REQUIREMENT:
Pick out every line of the entries below where "html" occurs, and copy those lines.

[Plain-text document sources]
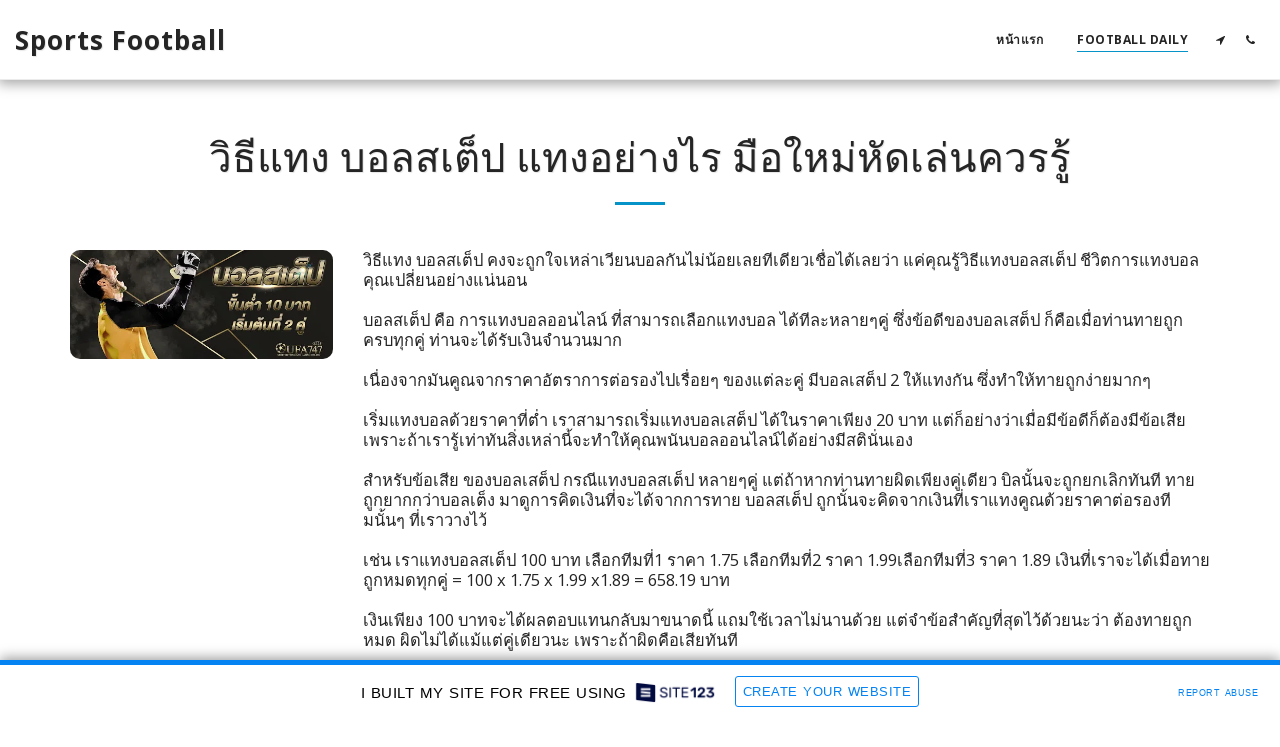

--- FILE ---
content_type: text/html; charset=UTF-8
request_url: https://5e7f255301019.site123.me/football-daily/%E0%B8%A7-%E0%B8%98-%E0%B9%81%E0%B8%97%E0%B8%87-%E0%B8%9A%E0%B8%AD%E0%B8%A5%E0%B8%AA%E0%B9%80%E0%B8%95-%E0%B8%9B-%E0%B9%81%E0%B8%97%E0%B8%87%E0%B8%AD%E0%B8%A2-%E0%B8%B2%E0%B8%87%E0%B9%84%E0%B8%A3-%E0%B8%A1-%E0%B8%AD%E0%B9%83%E0%B8%AB%E0%B8%A1-%E0%B8%AB-%E0%B8%94%E0%B9%80%E0%B8%A5-%E0%B8%99%E0%B8%84%E0%B8%A7%E0%B8%A3%E0%B8%A3
body_size: 1808
content:
<!DOCTYPE html>
<html lang="en">
<head>
    <meta charset="utf-8">
    <meta name="viewport" content="width=device-width, initial-scale=1">
    <title></title>
    <style>
        body {
            font-family: "Arial";
        }
    </style>
    <script type="text/javascript">
    window.awsWafCookieDomainList = [];
    window.gokuProps = {
"key":"AQIDAHjcYu/GjX+QlghicBgQ/7bFaQZ+m5FKCMDnO+vTbNg96AGx2n2JQ9WNr1xhJ/+RbzrUAAAAfjB8BgkqhkiG9w0BBwagbzBtAgEAMGgGCSqGSIb3DQEHATAeBglghkgBZQMEAS4wEQQMajvgv3AuRTRlt1JuAgEQgDtTnMA/RZrICUokdb0iF8ChnmdKeEy074MblokXsyHYLGYioMCPGOCpWnypzfS8fnV5B8+jgUl5Nn/66g==",
          "iv":"CgAGuDNQdAAACRz4",
          "context":"xdKzT0isCtHyAizUIbYMH/qG2u5GpwRv1cdPuD1zqKuA5NecGeeYw73y0qclbKyqHXYCISyETZaqMX/pk5xUftnzWUFcYf5zeZUZoGQc8chU1psCU4EZ7U79P06r3nF/oE0/wtPtLQIFb3qkFlH/dcZ+GUAaVFOokXTAdH9Jeu6Z2CNK9YfTcIfDeW1FO573ndBMlNv91/4opVYYuLDKQ+zhiQxIX3F6Yy/9XGVeC0IAc9SvOpU3Orw9HR34AnF8j5S3xHcj28FLErXOqd81w0maPopergDnSQg1kLZ34TrGPudh7uqgSY943SHXu5o8fksuD7wYsEaEJZs6QIWKjpb6WDpNTfaLxmB4nt/KpCdkPRgxf+yJIV0="
};
    </script>
    <script src="https://3ebe8aca4f86.70064874.us-east-1.token.awswaf.com/3ebe8aca4f86/37f16da8cb4d/d335e59f7b06/challenge.js"></script>
</head>
<body>
    <div id="challenge-container"></div>
    <script type="text/javascript">
        AwsWafIntegration.saveReferrer();
        AwsWafIntegration.checkForceRefresh().then((forceRefresh) => {
            if (forceRefresh) {
                AwsWafIntegration.forceRefreshToken().then(() => {
                    window.location.reload(true);
                });
            } else {
                AwsWafIntegration.getToken().then(() => {
                    window.location.reload(true);
                });
            }
        });
    </script>
    <noscript>
        <h1>JavaScript is disabled</h1>
        In order to continue, we need to verify that you're not a robot.
        This requires JavaScript. Enable JavaScript and then reload the page.
    </noscript>
</body>
</html>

TASK SOLUTION:
content_type: text/html; charset=UTF-8
<!DOCTYPE html>
<html lang="en">
</html>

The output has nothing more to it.